(Records taken from a data source)
# # # # #
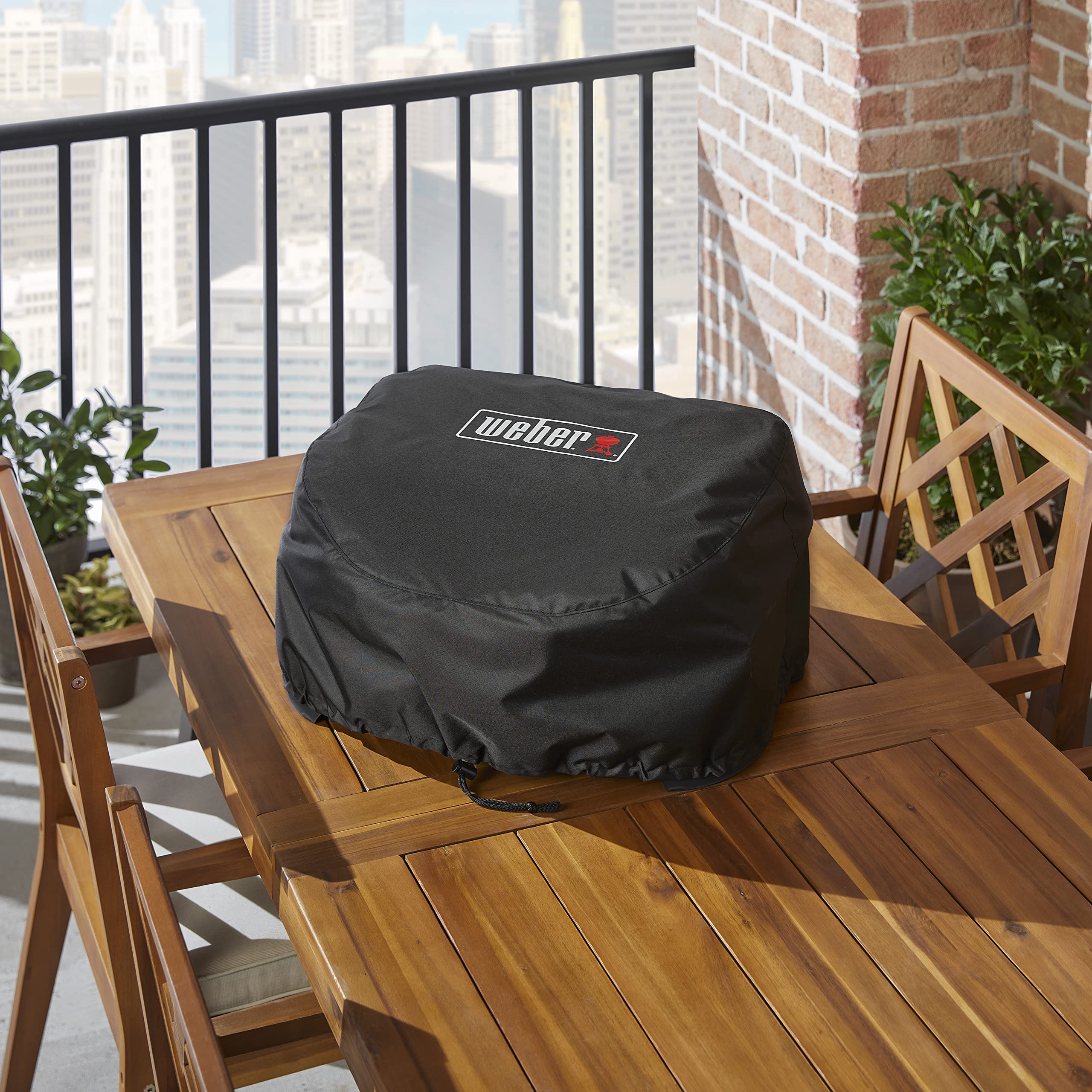 Weber Lumin cover drawstrings close-up showing secure adjustable fit.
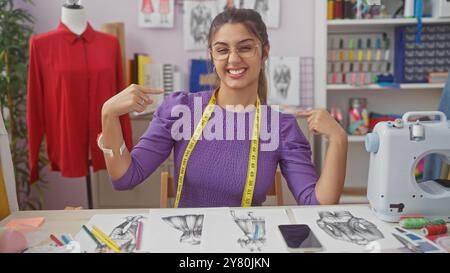 A smiling young hispanic woman wearing glasses and a measuring tape pointing at herself in a vibrant tailor shop. Stock Photo
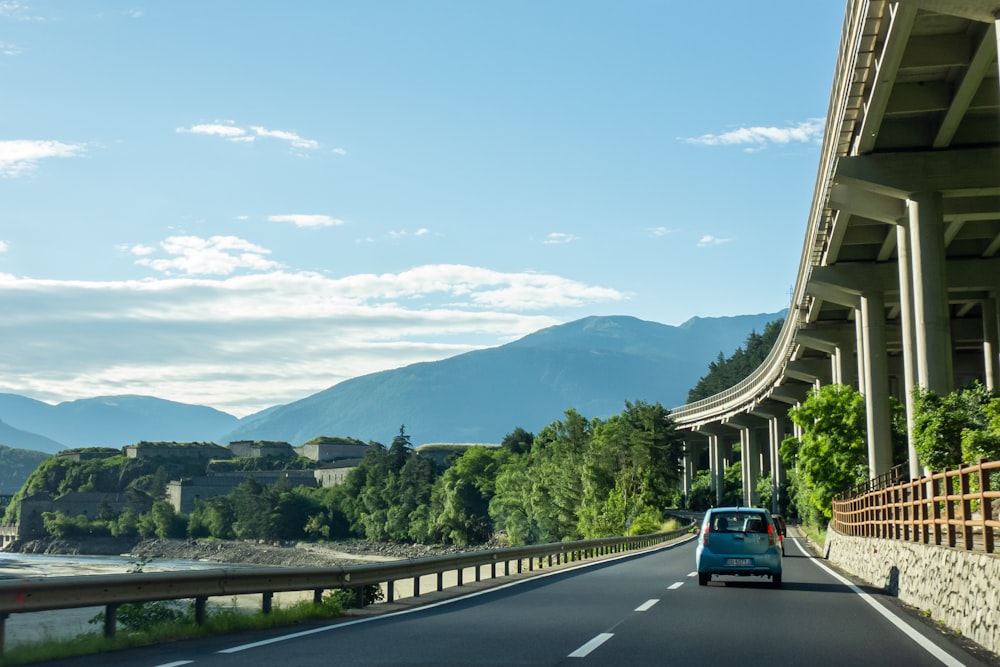 white car on road near green trees and mountains during daytime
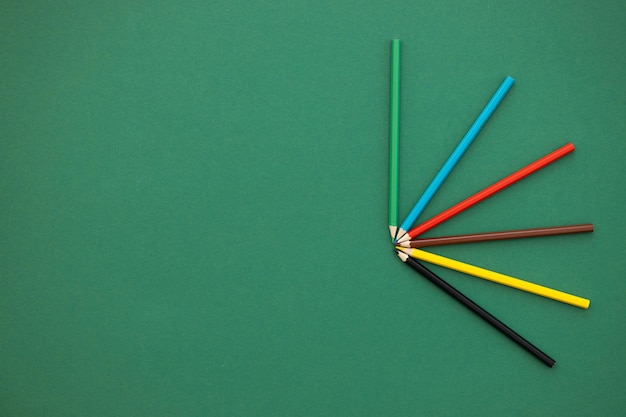 Color pencils with different color over green background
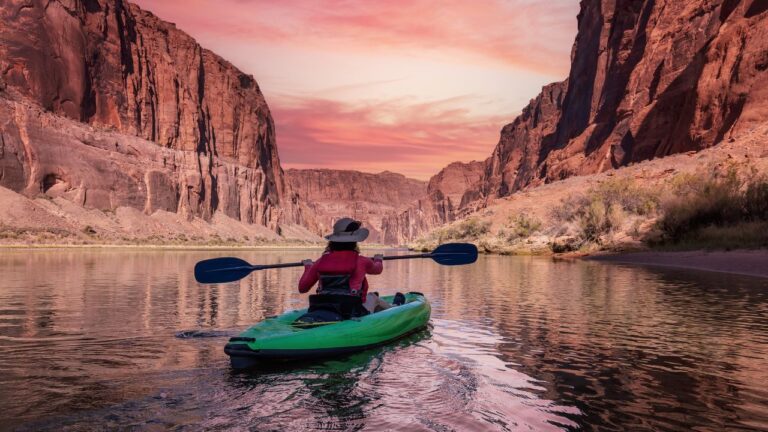 Adventurous Woman on a Kayak paddling in Colorado River. Glen Canyon, Arizona, United States of America. Sunrise Sky Art Render. American Mountain Nature Landscape Background.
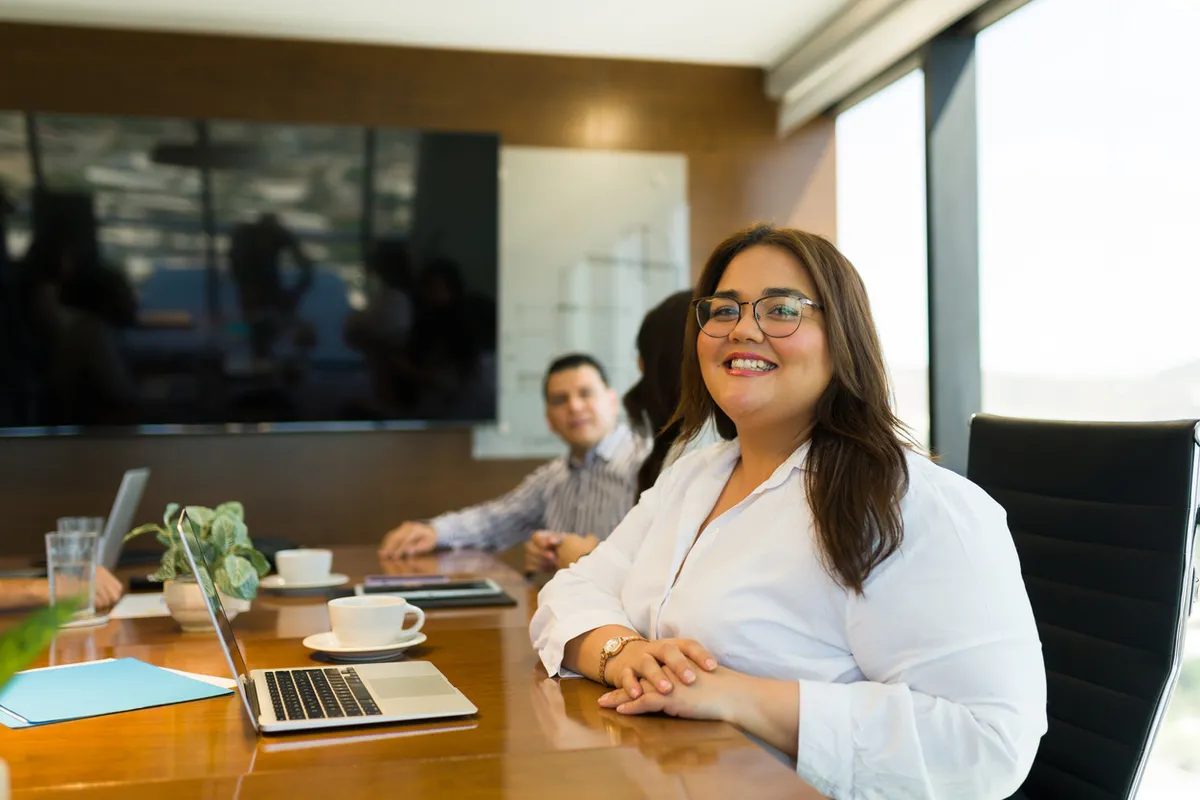 An employee smiling in a team meeting at work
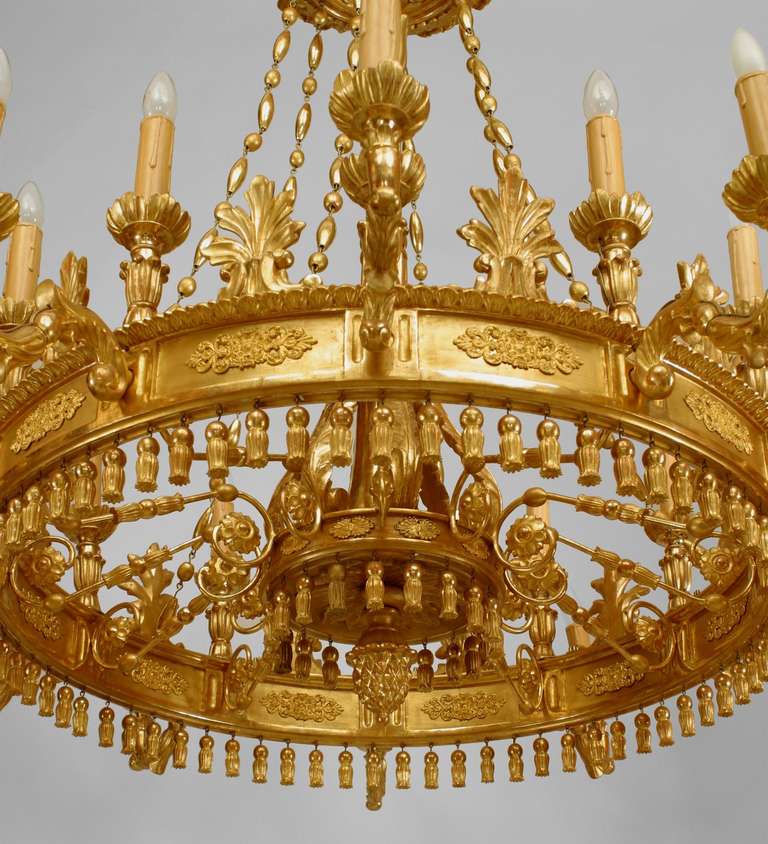  Austrian Biedermeier gilt wood chandelier featuring a feather tip corona suspending a central shaft and chains above two tiers of twenty-four acanthus-sheathed arms with a pine cone finial and tassel-form apron.
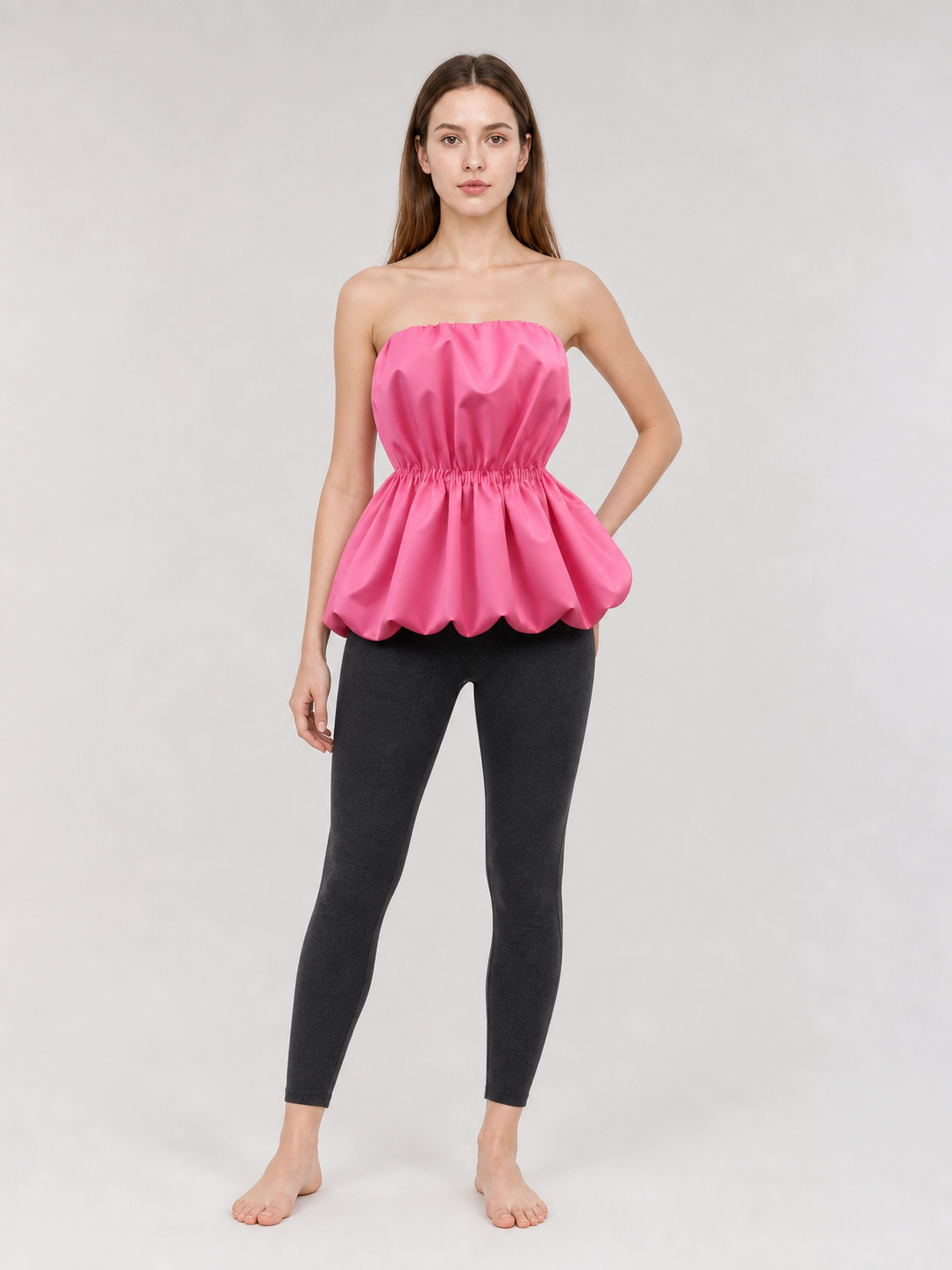 Strapless bustier top with peplum, bright pink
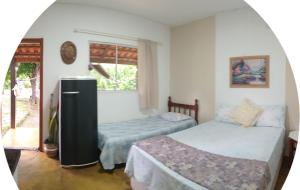 a room with two beds and a refrigerator at Recanto São Francisco de Assis in Pirenópolis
# # # # #
## Problem
Copy the text of each item above word for word, omitting the pictures.

## Exercise response
 Weber Lumin cover drawstrings close-up showing secure adjustable fit.
 A smiling young hispanic woman wearing glasses and a measuring tape pointing at herself in a vibrant tailor shop. Stock Photo
 white car on road near green trees and mountains during daytime
 Color pencils with different color over green background
 Adventurous Woman on a Kayak paddling in Colorado River. Glen Canyon, Arizona, United States of America. Sunrise Sky Art Render. American Mountain Nature Landscape Background.
 An employee smiling in a team meeting at work
  Austrian Biedermeier gilt wood chandelier featuring a feather tip corona suspending a central shaft and chains above two tiers of twenty-four acanthus-sheathed arms with a pine cone finial and tassel-form apron.
 Strapless bustier top with peplum, bright pink
 a room with two beds and a refrigerator at Recanto São Francisco de Assis in Pirenópolis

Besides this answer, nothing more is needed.